Określenie niebo i jego stan, odnosi się do rzeczywistości odmiennej niż określenie ziemia i jej stan. Określenie „ziemia” (‘EReC), pochodzi od nieużywanego określenia, oznaczającego coś pewnego (od rdzenia oznaczającego „być pewnym”). To coś pewnego, obejmuje, więc część i stan Wszechświata, w którym znajdują się jakieś ciała astronomiczne. Przeciwny temu stan jest nazwany niebem. Granica między tymi stanami Wszechświata (kosmosu) jest umowna podobnie, jak w stosunku do ziemi i nieba atmosferycznego. Jej niebo to w rzeczywistości też sfera wchodząca w skład Ziemi. Podobnie człowiek posiada swoje biopole, niewidzialne dla oka ludzkiego, ale stanowiące jego integralną część. Są to dwie współistniejące i współzależne sfery, widzialna i niewidzialna, które się wzajemnie uzupełniają. Ziemia dookoła otoczona jest niebem, więc z punktu innego ciała astronomicznego, znajduje się w niebie.

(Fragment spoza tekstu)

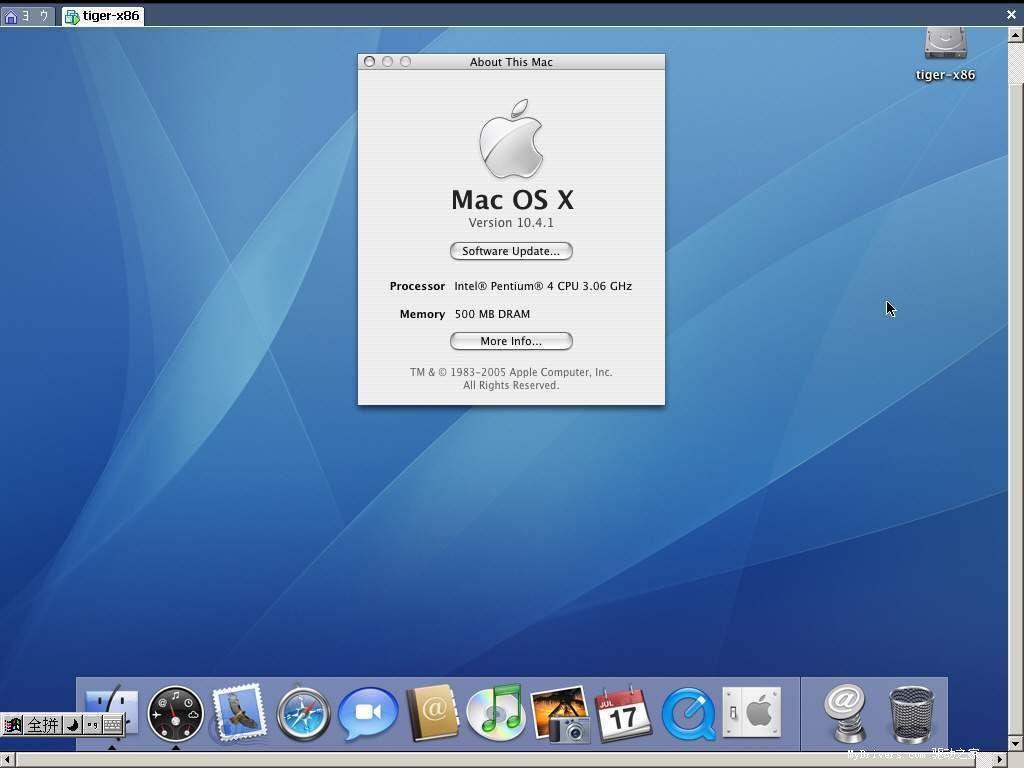 虚拟机安装 mac 操作系统-linux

W biblijnym znaczeniu jest podobnie - Niebo to rozpostarcie, rozciągła stała przestrzeń otaczająca i wznosząca się ponad Ziemią. Rdz. 1:6. Firmament, jako sklepienie nieba, a także, jako: kurz, chmura, pył, obłok. Niebo i ziemia z Rdz. 1:1 razem wzięte to Wszechświat.

Treść zawarta w Rdz. 1:1 według wiary mojej, niesie w sobie następujący przekaz:

W Początku (Praprzyczynie) ON stworzył Bogów niebo i ziemię.

To Oni mówią niech się stanie światłość, uczyńmy (w odniesieniu do różnych dzieł stworzenia, a w odniesieniu do ukoronowania ich dzieł, powiedzieli:

Cytat:
Uczyńmy człowieka na obraz i podobieństwo nasze.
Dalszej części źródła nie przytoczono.